**Task input:**
===============
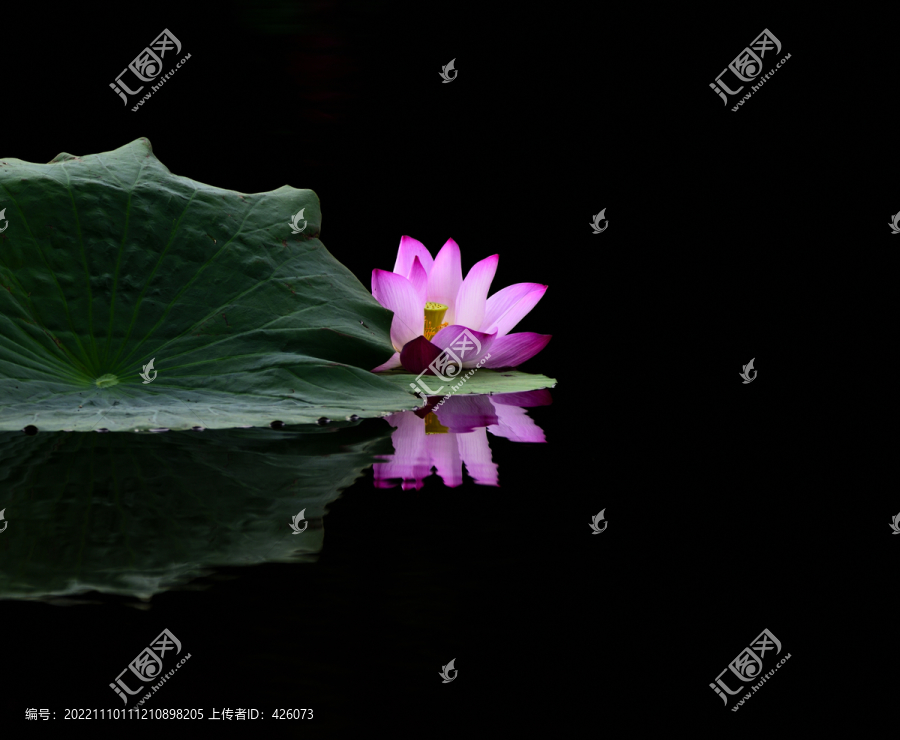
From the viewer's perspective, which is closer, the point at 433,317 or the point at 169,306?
the point at 169,306

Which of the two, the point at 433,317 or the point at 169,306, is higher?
the point at 433,317

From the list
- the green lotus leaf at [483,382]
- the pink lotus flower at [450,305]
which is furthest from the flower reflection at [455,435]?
the pink lotus flower at [450,305]

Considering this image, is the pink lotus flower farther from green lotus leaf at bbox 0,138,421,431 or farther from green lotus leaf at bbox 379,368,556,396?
green lotus leaf at bbox 0,138,421,431

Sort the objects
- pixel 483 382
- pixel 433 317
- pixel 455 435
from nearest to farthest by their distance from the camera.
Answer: pixel 455 435
pixel 483 382
pixel 433 317


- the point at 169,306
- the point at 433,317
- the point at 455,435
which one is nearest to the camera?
the point at 455,435

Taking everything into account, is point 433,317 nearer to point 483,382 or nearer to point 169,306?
point 483,382

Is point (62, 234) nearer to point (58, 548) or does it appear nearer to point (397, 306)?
point (397, 306)

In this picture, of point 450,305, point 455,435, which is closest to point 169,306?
point 455,435
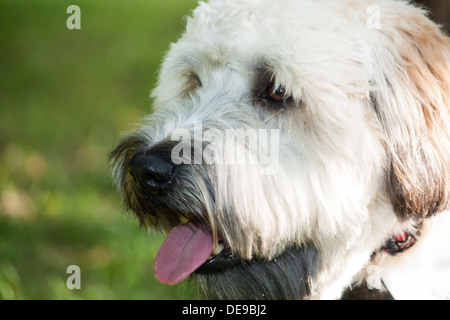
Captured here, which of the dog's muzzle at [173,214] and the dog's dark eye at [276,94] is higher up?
the dog's dark eye at [276,94]

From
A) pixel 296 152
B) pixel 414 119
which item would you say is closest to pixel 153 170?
pixel 296 152

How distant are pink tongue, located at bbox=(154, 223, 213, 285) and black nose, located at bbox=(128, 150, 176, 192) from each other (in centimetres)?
33

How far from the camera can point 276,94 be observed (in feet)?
8.39

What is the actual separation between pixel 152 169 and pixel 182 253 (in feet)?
1.63

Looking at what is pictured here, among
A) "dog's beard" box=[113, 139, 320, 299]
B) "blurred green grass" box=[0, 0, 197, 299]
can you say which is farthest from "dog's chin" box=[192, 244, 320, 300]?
"blurred green grass" box=[0, 0, 197, 299]

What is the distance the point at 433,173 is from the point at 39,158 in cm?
400

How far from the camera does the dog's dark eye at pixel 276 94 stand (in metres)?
2.53

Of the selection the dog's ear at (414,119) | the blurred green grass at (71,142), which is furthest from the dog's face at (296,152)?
the blurred green grass at (71,142)

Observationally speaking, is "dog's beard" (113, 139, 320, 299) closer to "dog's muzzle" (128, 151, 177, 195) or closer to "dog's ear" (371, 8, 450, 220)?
"dog's muzzle" (128, 151, 177, 195)

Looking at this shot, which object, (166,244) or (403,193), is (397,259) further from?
(166,244)

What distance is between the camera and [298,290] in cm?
269

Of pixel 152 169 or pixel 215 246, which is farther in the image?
pixel 215 246

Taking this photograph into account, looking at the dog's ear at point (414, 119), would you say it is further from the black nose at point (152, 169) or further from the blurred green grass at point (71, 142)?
the blurred green grass at point (71, 142)

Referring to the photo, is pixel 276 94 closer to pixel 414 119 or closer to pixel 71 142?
pixel 414 119
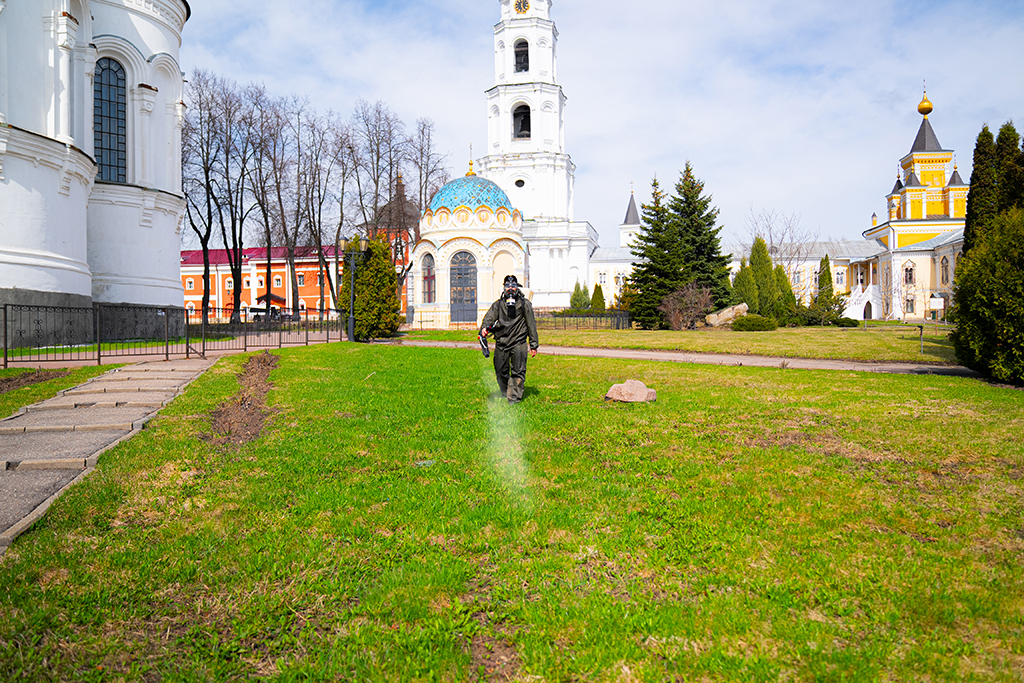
===============
**Work instructions:** Copy out all of the records above word for word, omitting the pictures.

**Solution:**
From the viewer's perspective, which is closer, the point at 433,317 or the point at 169,306?
the point at 169,306

Which of the two, the point at 433,317 or the point at 169,306, is higher?
the point at 433,317

From the list
- the green lotus leaf at [483,382]
- the pink lotus flower at [450,305]
which is furthest from the flower reflection at [455,435]?
the pink lotus flower at [450,305]

Considering this image, is the pink lotus flower farther from green lotus leaf at bbox 0,138,421,431 or farther from green lotus leaf at bbox 379,368,556,396?
green lotus leaf at bbox 0,138,421,431

Sort the objects
- pixel 483 382
- pixel 433 317
- pixel 455 435
from nearest to farthest by their distance from the camera.
Answer: pixel 455 435
pixel 483 382
pixel 433 317


- the point at 169,306
- the point at 433,317
- the point at 455,435
which one is nearest to the camera?
the point at 455,435

Taking everything into account, is point 433,317 nearer to point 483,382 or nearer to point 169,306?
point 483,382

Is point (62, 234) nearer to point (58, 548) or does it appear nearer to point (397, 306)?
point (397, 306)

In this picture, of point 450,305, point 455,435, which is closest to point 169,306?
point 455,435
Captured here, which of the dog's muzzle at [173,214] and the dog's dark eye at [276,94] is higher up?
the dog's dark eye at [276,94]

From
A) pixel 296 152
B) pixel 414 119
which item would you say is closest to pixel 153 170?
pixel 296 152

How distant are pink tongue, located at bbox=(154, 223, 213, 285) and black nose, located at bbox=(128, 150, 176, 192) from each other (in centimetres)?
33

How far from the camera can point 276,94 be observed (in feet)?
8.39

What is the actual separation between pixel 152 169 and pixel 182 253 (in feet)?
1.63

Looking at what is pictured here, among
A) "dog's beard" box=[113, 139, 320, 299]
B) "blurred green grass" box=[0, 0, 197, 299]
can you say which is farthest from "dog's chin" box=[192, 244, 320, 300]?
"blurred green grass" box=[0, 0, 197, 299]

What is the distance the point at 433,173 is from the point at 39,158 in cm?
400

How far from the camera does the dog's dark eye at pixel 276 94 stand (in metres)?
2.53

Of the selection the dog's ear at (414,119) | the blurred green grass at (71,142), which is furthest from the dog's face at (296,152)?
the blurred green grass at (71,142)

Observationally speaking, is "dog's beard" (113, 139, 320, 299) closer to "dog's muzzle" (128, 151, 177, 195) or closer to "dog's ear" (371, 8, 450, 220)?
"dog's muzzle" (128, 151, 177, 195)

Looking at this shot, which object, (166,244) or (403,193), is (397,259) further from?
(166,244)

What distance is between the camera and [298,290] in cm?
269

Of pixel 152 169 or pixel 215 246, which is farther in the image?
pixel 215 246

Taking this photograph into account, looking at the dog's ear at point (414, 119), would you say it is further from the black nose at point (152, 169) or further from the blurred green grass at point (71, 142)?
the blurred green grass at point (71, 142)

Referring to the photo, is pixel 276 94 closer to pixel 414 119 or closer to pixel 71 142?
pixel 414 119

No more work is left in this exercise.